◆ Work to do
Can you copy every item below word for word, leaving the pictures out?

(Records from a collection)
########################################

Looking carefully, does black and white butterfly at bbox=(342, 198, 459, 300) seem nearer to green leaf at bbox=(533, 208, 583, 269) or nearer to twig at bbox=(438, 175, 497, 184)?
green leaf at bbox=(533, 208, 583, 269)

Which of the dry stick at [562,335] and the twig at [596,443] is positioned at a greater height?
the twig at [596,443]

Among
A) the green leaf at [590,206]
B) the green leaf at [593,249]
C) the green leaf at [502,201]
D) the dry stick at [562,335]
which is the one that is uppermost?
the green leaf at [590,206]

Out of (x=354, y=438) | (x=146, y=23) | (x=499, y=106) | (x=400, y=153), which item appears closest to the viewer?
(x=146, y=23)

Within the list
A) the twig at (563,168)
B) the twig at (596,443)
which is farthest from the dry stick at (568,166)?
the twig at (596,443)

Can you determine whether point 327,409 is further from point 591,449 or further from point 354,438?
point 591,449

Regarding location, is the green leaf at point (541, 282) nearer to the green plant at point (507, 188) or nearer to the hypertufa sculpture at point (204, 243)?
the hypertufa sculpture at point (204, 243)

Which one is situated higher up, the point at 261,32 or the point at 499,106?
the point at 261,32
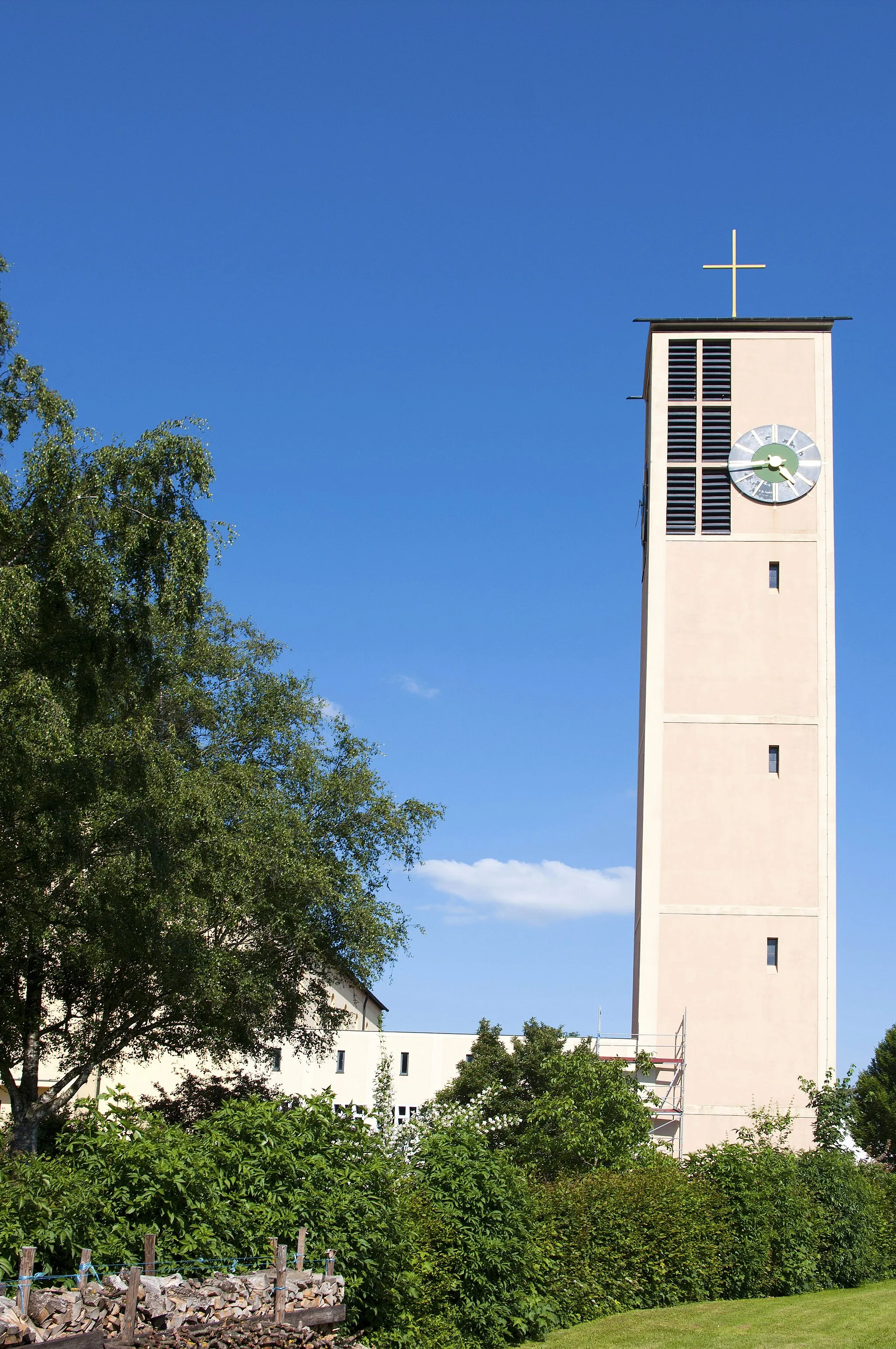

########################################

◆ Exercise output
Looking carefully, does black and white butterfly at bbox=(342, 198, 459, 300) seem nearer to green leaf at bbox=(533, 208, 583, 269) or nearer to twig at bbox=(438, 175, 497, 184)?
green leaf at bbox=(533, 208, 583, 269)

Which of the dry stick at [562,335] and the twig at [596,443] is positioned at a greater height?
the twig at [596,443]

Among
A) the green leaf at [590,206]
B) the green leaf at [593,249]
C) the green leaf at [502,201]
D) the dry stick at [562,335]
which is the one that is uppermost?
the green leaf at [590,206]

Out of (x=354, y=438) | (x=146, y=23) | (x=499, y=106) | (x=400, y=153), which item appears closest to the viewer?
(x=146, y=23)

Within the list
A) the twig at (563,168)
B) the twig at (596,443)
which is farthest from the dry stick at (568,166)?
the twig at (596,443)

Can you determine whether point 327,409 is further from point 591,449 or further from point 354,438?
point 591,449

Regarding location, is the green leaf at point (541, 282) nearer to the green plant at point (507, 188) or nearer to the hypertufa sculpture at point (204, 243)?
the hypertufa sculpture at point (204, 243)

Which one is situated higher up, the point at 261,32 or the point at 499,106?
the point at 261,32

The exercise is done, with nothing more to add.